Show Timing Visually!

john's Avatar

john

08 Dec, 2019 02:33 AM

Frederik, All,

I just had a great idea for a feature that could apply to the whole NodeBox family (NodeBox 3, Nodebox Live, etc.). I want to mention it for the record before I forget...

Sometimes NodeBox bogs down, sometimes so bad that it freezes or crashes. Often this is due to a simple mistake, causing one node to fire a million times instead of a thousand times. But which node?

Here's the idea: instead of coloring nodes based on node type, provide an option to color them by how long each node took to fire. Nodes not connected to the currently rendered node would be gray or otherwise dimmed. Most nodes, which fire almost instantaneously, would be a soft color. But nodes which took a full second to fire would turn orange, and those which took more than ten seconds would burn bright red.

You could then see two things at a glance: which nodes are unconnected, and which are a possible source of trouble.

Both would be a huge help during debugging. If a whole branch of your network goes dark because of a missing connection you would see that instantly. If one ordinary node (or subnetwork) suddenly turned red you could probably catch your mistake almost immediately.

Even when your network is working correctly, this timing feedback could help you make it more efficient. You could see not only where bottlenecks are located, but also the chain reaction of slowness in one node spreading to other nodes downstream.

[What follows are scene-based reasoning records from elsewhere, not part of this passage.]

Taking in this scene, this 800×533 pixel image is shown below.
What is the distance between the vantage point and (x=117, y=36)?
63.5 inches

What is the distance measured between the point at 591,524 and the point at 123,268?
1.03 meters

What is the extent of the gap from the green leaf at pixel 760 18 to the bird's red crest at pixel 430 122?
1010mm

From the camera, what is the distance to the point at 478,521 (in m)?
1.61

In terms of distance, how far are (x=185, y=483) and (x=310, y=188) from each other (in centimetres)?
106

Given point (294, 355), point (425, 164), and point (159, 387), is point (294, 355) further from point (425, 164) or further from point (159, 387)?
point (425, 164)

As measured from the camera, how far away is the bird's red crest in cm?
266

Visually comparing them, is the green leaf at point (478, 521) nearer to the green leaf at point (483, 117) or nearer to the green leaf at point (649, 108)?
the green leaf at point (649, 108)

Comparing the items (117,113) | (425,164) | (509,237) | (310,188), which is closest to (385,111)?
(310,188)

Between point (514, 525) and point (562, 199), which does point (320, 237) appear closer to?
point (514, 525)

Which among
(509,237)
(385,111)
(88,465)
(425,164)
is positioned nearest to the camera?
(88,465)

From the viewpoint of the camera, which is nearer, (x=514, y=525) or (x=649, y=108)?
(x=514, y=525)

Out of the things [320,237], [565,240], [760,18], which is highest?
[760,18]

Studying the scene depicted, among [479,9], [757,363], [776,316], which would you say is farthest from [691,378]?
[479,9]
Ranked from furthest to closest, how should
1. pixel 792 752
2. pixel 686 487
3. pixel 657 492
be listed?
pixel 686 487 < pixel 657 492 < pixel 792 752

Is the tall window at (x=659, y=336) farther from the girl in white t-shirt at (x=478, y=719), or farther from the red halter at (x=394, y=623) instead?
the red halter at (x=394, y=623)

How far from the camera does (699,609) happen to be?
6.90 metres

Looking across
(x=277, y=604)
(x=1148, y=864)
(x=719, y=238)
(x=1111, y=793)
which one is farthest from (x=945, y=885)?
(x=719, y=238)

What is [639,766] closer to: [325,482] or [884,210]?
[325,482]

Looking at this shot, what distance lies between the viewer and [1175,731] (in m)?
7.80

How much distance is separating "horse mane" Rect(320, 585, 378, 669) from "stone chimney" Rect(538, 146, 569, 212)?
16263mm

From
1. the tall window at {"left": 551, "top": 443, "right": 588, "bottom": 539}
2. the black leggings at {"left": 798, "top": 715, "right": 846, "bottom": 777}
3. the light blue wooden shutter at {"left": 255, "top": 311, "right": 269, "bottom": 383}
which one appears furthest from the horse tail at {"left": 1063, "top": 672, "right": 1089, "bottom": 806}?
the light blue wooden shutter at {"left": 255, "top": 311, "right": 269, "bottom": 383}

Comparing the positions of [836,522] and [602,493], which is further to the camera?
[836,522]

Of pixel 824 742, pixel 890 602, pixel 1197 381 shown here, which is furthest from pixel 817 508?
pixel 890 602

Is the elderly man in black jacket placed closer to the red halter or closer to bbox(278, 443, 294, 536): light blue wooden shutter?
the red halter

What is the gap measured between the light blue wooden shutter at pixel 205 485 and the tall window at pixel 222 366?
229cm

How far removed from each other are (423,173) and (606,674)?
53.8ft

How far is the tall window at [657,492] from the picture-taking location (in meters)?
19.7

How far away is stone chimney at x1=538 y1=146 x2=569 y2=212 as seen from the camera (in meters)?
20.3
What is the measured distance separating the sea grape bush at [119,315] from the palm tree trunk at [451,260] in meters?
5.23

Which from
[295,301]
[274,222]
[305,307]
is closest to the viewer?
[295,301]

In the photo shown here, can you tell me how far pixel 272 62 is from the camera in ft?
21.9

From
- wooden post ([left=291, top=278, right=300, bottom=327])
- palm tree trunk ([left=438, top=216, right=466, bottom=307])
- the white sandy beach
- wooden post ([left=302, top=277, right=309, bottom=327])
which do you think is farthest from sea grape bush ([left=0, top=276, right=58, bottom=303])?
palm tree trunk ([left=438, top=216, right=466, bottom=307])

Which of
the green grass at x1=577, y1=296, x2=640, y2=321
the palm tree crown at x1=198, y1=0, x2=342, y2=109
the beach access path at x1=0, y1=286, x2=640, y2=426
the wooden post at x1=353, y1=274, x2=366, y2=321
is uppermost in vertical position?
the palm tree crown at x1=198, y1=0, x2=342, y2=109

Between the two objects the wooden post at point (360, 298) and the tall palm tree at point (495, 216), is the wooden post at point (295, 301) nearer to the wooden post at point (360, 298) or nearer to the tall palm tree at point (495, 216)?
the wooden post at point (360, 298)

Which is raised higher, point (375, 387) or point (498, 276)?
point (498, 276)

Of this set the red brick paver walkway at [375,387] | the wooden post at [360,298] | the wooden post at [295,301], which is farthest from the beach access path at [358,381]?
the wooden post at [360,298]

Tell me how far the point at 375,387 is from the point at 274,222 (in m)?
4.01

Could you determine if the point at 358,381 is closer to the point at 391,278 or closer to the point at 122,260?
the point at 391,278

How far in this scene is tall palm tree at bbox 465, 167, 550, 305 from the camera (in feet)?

What I find exciting about this idea is that it takes full advantage of the visual nature of Nodebox code. In an ordinary text-based language this kind of feedback would be almost impossible to provide. But Nodebox already shows where each nugget of code lies and how it connects to the code around it. All we have to do is light it up!

This would require embedding timing calls before and after each node firing, which could, paradoxically, slow things down (though probably not by very much). And the current coloring scheme does provide some value. So I would probably want this as an option I could switch on or off.

We think of the network pane as the place we enter our code. But it's also a dynamic visualization of that code. I think we could make it a much more powerful visualization. (Another related idea is showing a visual difference between value links and list links - using dotted lines for value links would instantly reveal the true nature of the choreography that happens at each node juncture. Even more exciting: you could animate it to actually see data flowing through your network.)

What do you guys think?

John

  1. Support Staff 1 Posted by Frederik De Ble... on 09 Dec, 2019 01:36 PM

    Frederik De Bleser's Avatar

    This is really cool! I would love to add this to get more insight into what the app is doing.

    Some node-based applications already do this node coloring; e.g. see the screenshot about Nuke performance on this page.

    The performance impact of measuring performance impact (noting the begin/end time stamp of each node) would be negligible.

    There has also been some work on doing this for text-based languages as well. E.g. Chrome's JavaScript profiler can show how much time each line of code takes, visually: https://developers.google.com/web/tools/chrome-devtools/evaluate-pe... (from this page: https://developers.google.com/web/tools/chrome-devtools/evaluate-pe...)

    In general we could do simple node-by-node measuring. Things become a bit more complex for subnetworks, where you might want to visualize the total impact of the subnetwork, given that it can be ran multiple times using list matching.

  2. Support Staff 2 Posted by john on 15 Dec, 2019 02:12 AM

    john's Avatar

    Seems like a nice holiday project!

    If you need any help or suggestions for other ways to improve our code visualization, let me know!